##### The input #####
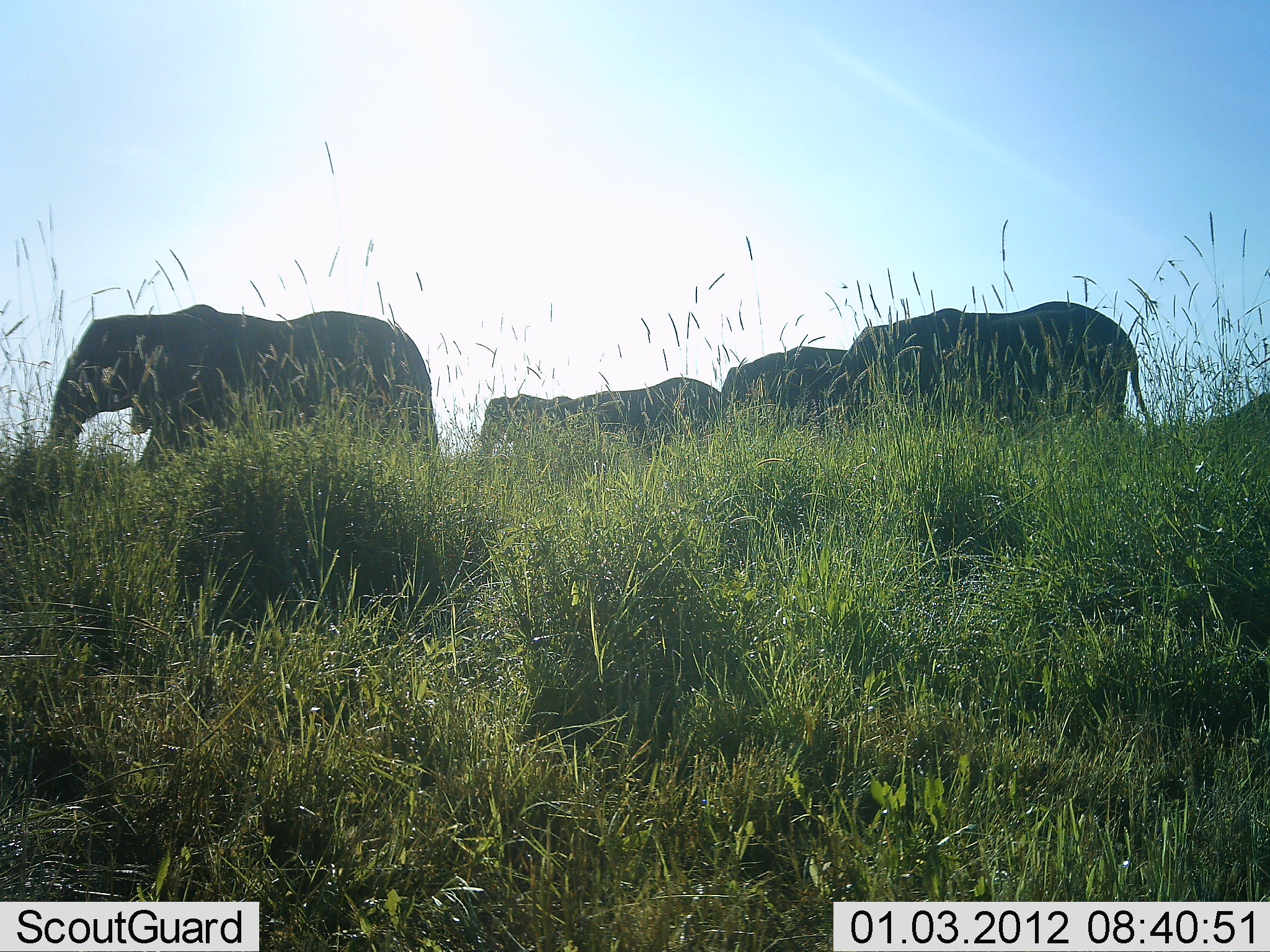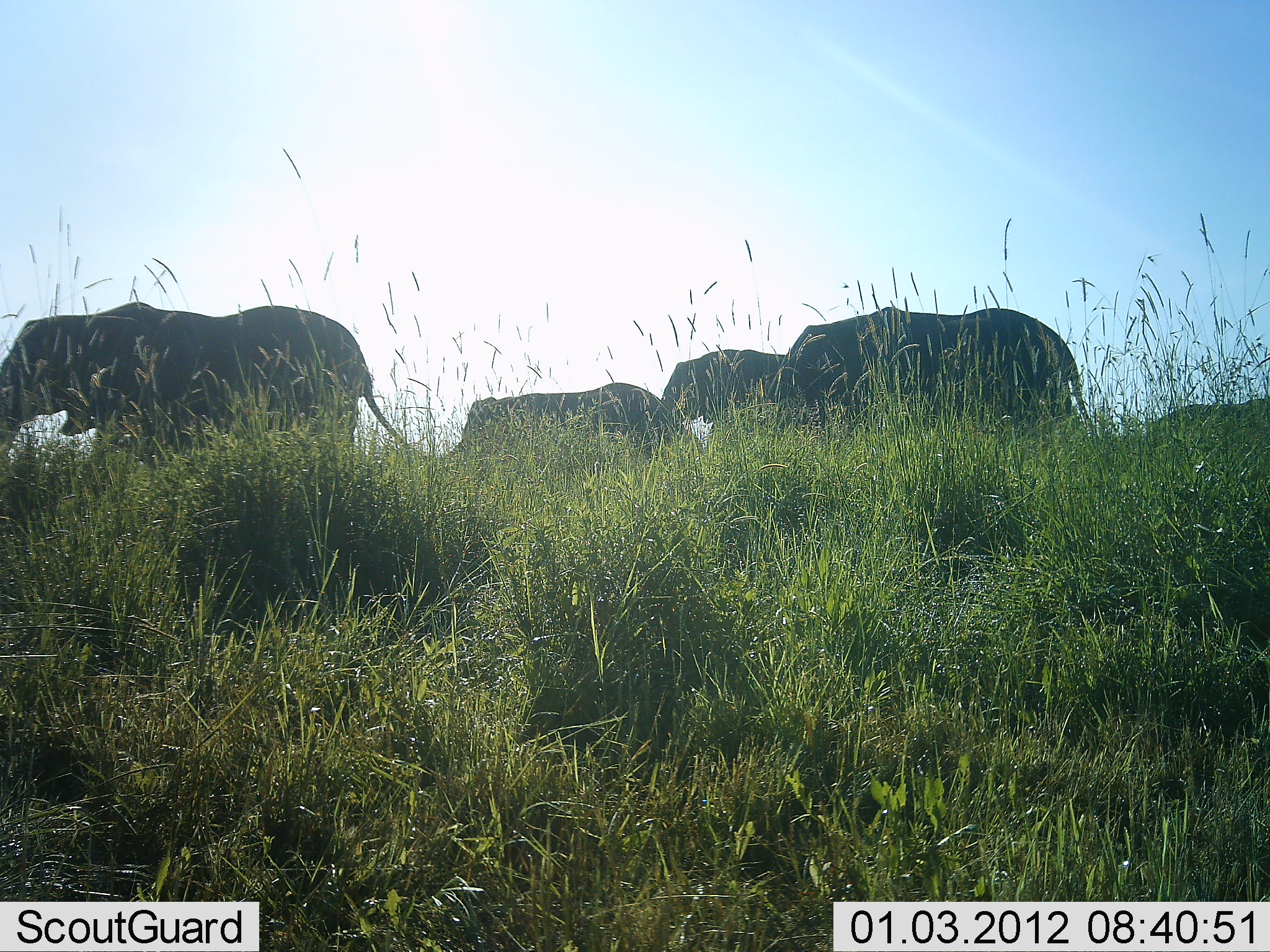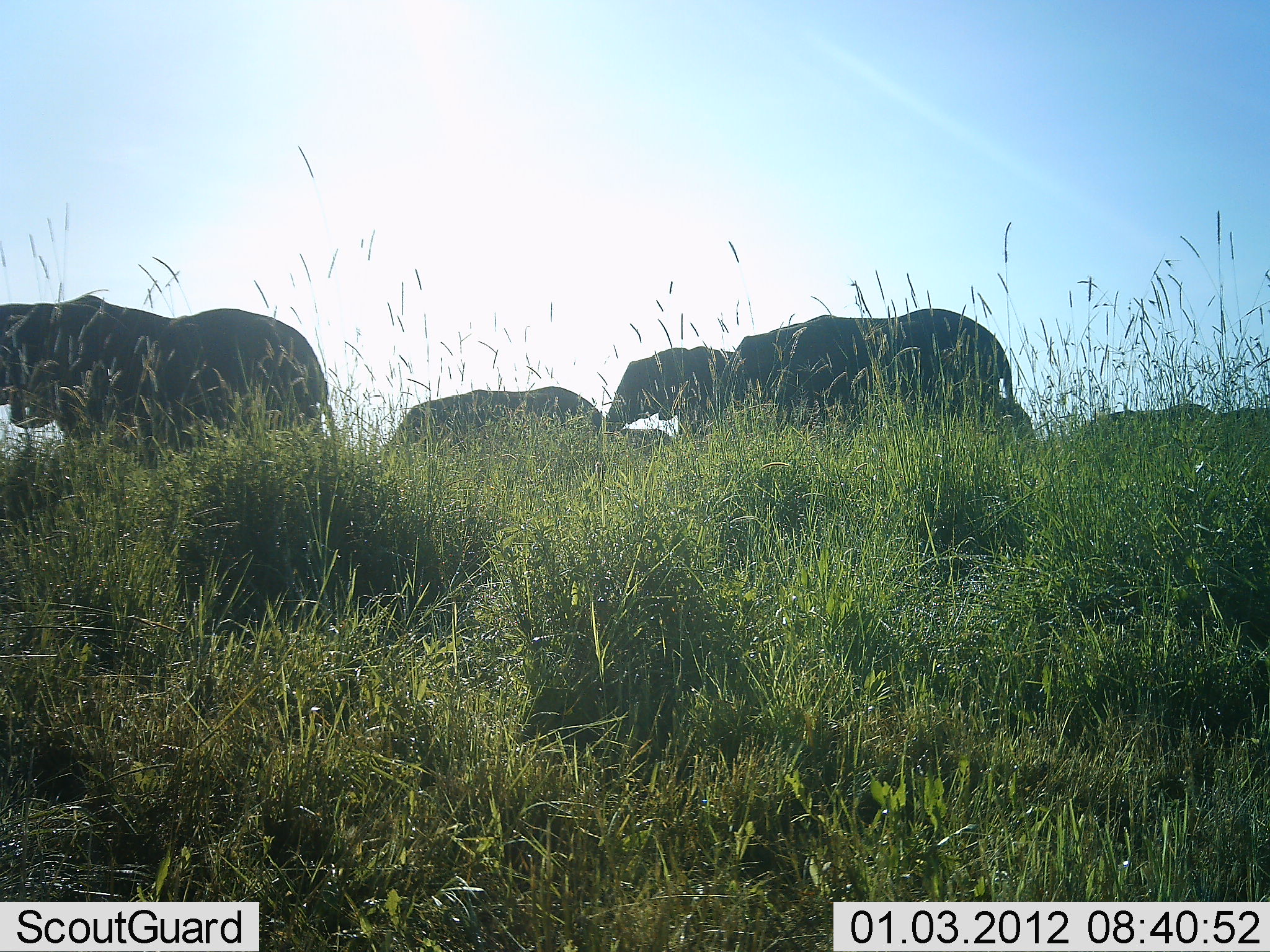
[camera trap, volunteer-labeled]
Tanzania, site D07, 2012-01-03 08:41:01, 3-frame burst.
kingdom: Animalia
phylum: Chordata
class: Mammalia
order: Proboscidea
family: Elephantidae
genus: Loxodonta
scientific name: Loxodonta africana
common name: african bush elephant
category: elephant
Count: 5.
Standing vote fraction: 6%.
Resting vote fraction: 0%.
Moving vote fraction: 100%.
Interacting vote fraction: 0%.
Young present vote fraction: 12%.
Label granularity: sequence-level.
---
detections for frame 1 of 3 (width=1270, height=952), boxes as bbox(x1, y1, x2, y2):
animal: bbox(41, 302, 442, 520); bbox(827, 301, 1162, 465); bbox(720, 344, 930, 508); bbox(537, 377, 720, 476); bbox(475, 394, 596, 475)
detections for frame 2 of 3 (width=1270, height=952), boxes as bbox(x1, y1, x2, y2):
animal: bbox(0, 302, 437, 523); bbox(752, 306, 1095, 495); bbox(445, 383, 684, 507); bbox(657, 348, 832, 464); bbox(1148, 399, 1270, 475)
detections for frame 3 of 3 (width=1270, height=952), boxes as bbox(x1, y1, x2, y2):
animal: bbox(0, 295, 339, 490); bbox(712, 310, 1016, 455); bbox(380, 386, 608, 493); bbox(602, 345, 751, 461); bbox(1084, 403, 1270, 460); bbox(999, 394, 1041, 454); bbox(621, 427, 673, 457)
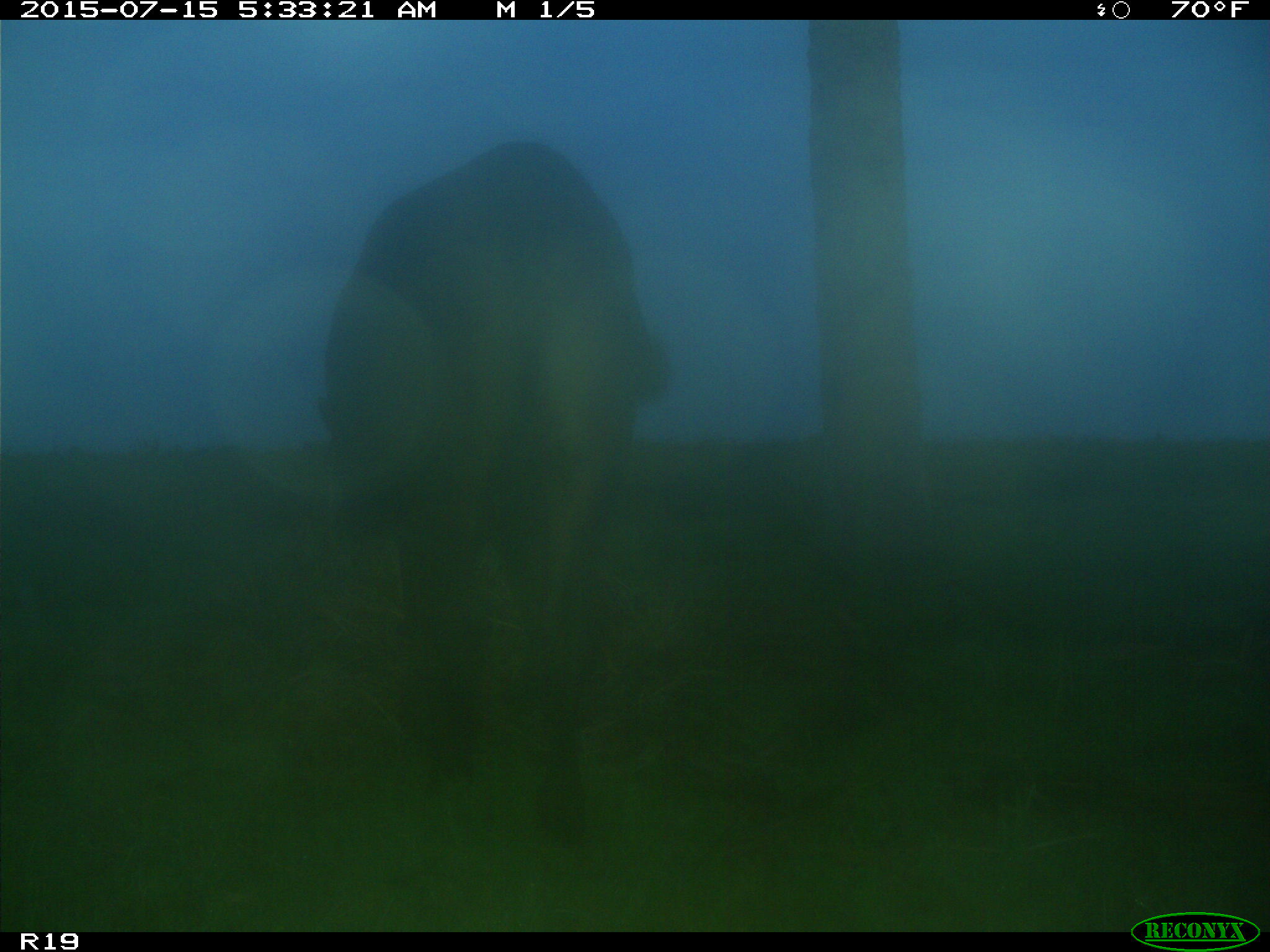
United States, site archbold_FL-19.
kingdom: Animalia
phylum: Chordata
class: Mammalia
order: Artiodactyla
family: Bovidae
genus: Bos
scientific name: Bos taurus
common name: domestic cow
#####
Exercise brief -
Keep every word of the data as it is when you write it out, but drop the pictures.

Result -
[camera trap, volunteer-labeled]
Tanzania, site D07, 2012-01-03 08:41:01, 3-frame burst.
kingdom: Animalia
phylum: Chordata
class: Mammalia
order: Proboscidea
family: Elephantidae
genus: Loxodonta
scientific name: Loxodonta africana
common name: african bush elephant
category: elephant
Count: 5.
Standing vote fraction: 6%.
Resting vote fraction: 0%.
Moving vote fraction: 100%.
Interacting vote fraction: 0%.
Young present vote fraction: 12%.
Label granularity: sequence-level.
---
detections for frame 1 of 3 (width=1270, height=952), boxes as bbox(x1, y1, x2, y2):
animal: bbox(41, 302, 442, 520); bbox(827, 301, 1162, 465); bbox(720, 344, 930, 508); bbox(537, 377, 720, 476); bbox(475, 394, 596, 475)
detections for frame 2 of 3 (width=1270, height=952), boxes as bbox(x1, y1, x2, y2):
animal: bbox(0, 302, 437, 523); bbox(752, 306, 1095, 495); bbox(445, 383, 684, 507); bbox(657, 348, 832, 464); bbox(1148, 399, 1270, 475)
detections for frame 3 of 3 (width=1270, height=952), boxes as bbox(x1, y1, x2, y2):
animal: bbox(0, 295, 339, 490); bbox(712, 310, 1016, 455); bbox(380, 386, 608, 493); bbox(602, 345, 751, 461); bbox(1084, 403, 1270, 460); bbox(999, 394, 1041, 454); bbox(621, 427, 673, 457)
United States, site archbold_FL-19.
kingdom: Animalia
phylum: Chordata
class: Mammalia
order: Artiodactyla
family: Bovidae
genus: Bos
scientific name: Bos taurus
common name: domestic cow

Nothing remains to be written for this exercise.